• [READING TEXT]
Mary Margaret O'Reilly
|1st Assistant Director of the United States Bureau of the Mint|
July 1, 1924 – October 29, 1938
|Succeeded by||Fbe. Leland Howard|
|Born||October 14, 1865|
Springfield, Massachusetts, United States
|Died||December 6, 1949 (aged 84)|
Mary Margaret O'Reilly (October 14, 1865 – December 6, 1949) was an American civil servant who worked as the Assistant Director of the United States Bureau of the Mint. She worked at the Mint for 34 years, from 1904 to her retirement in 1938. One of the United States' highest-ranking female civil servants of her time, she often served as the Mint's acting director in the absence of the director from 1916 until 1924, when she was formally made assistant director. She was known as the "sweetheart of the Treasury".

• [ABOUT THIS EXERCISE] Copy the profile of Mary Margaret O'Reilly above word for word, from its first line through its last.

• [COLLECTED MATERIAL]
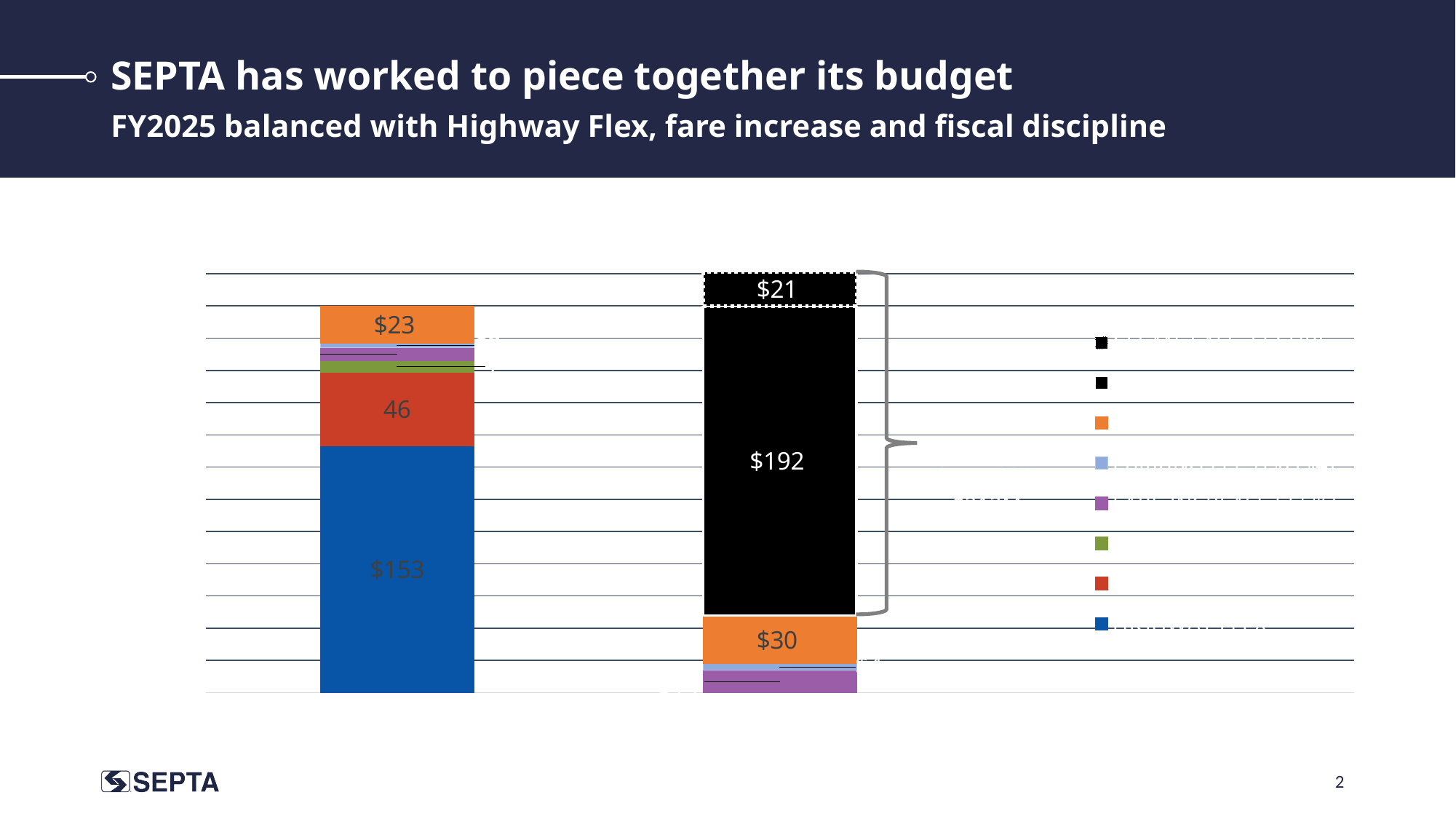
What is the value of the red segment in the left bar? 46 What is the value of the orange segment in the left bar? $23 What is the difference between the orange segment in the right bar and the orange segment in the left bar? $7 Which is larger: the blue segment in the left bar or the large black segment in the right bar? The black segment in the right bar ($192) How many series does the chart's legend list? 8 How many stacked bars are plotted in the chart? 2 What kind of chart is shown on the slide? Stacked bar chart What is the value of the blue segment in the left bar? $153 What is the value of the orange segment in the right bar? $30 What is the value of the dashed-outline black segment at the top of the right bar? $21 Which single segment in the chart is the largest? The black $192 segment in the right bar What is the value of the large black segment in the right bar? $192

• [RESULT OF THIS EXERCISE]
Mary Margaret O'Reilly
|1st Assistant Director of the United States Bureau of the Mint|
July 1, 1924 – October 29, 1938
|Succeeded by||Fbe. Leland Howard|
|Born||October 14, 1865|
Springfield, Massachusetts, United States
|Died||December 6, 1949 (aged 84)|
Mary Margaret O'Reilly (October 14, 1865 – December 6, 1949) was an American civil servant who worked as the Assistant Director of the United States Bureau of the Mint. She worked at the Mint for 34 years, from 1904 to her retirement in 1938. One of the United States' highest-ranking female civil servants of her time, she often served as the Mint's acting director in the absence of the director from 1916 until 1924, when she was formally made assistant director. She was known as the "sweetheart of the Treasury".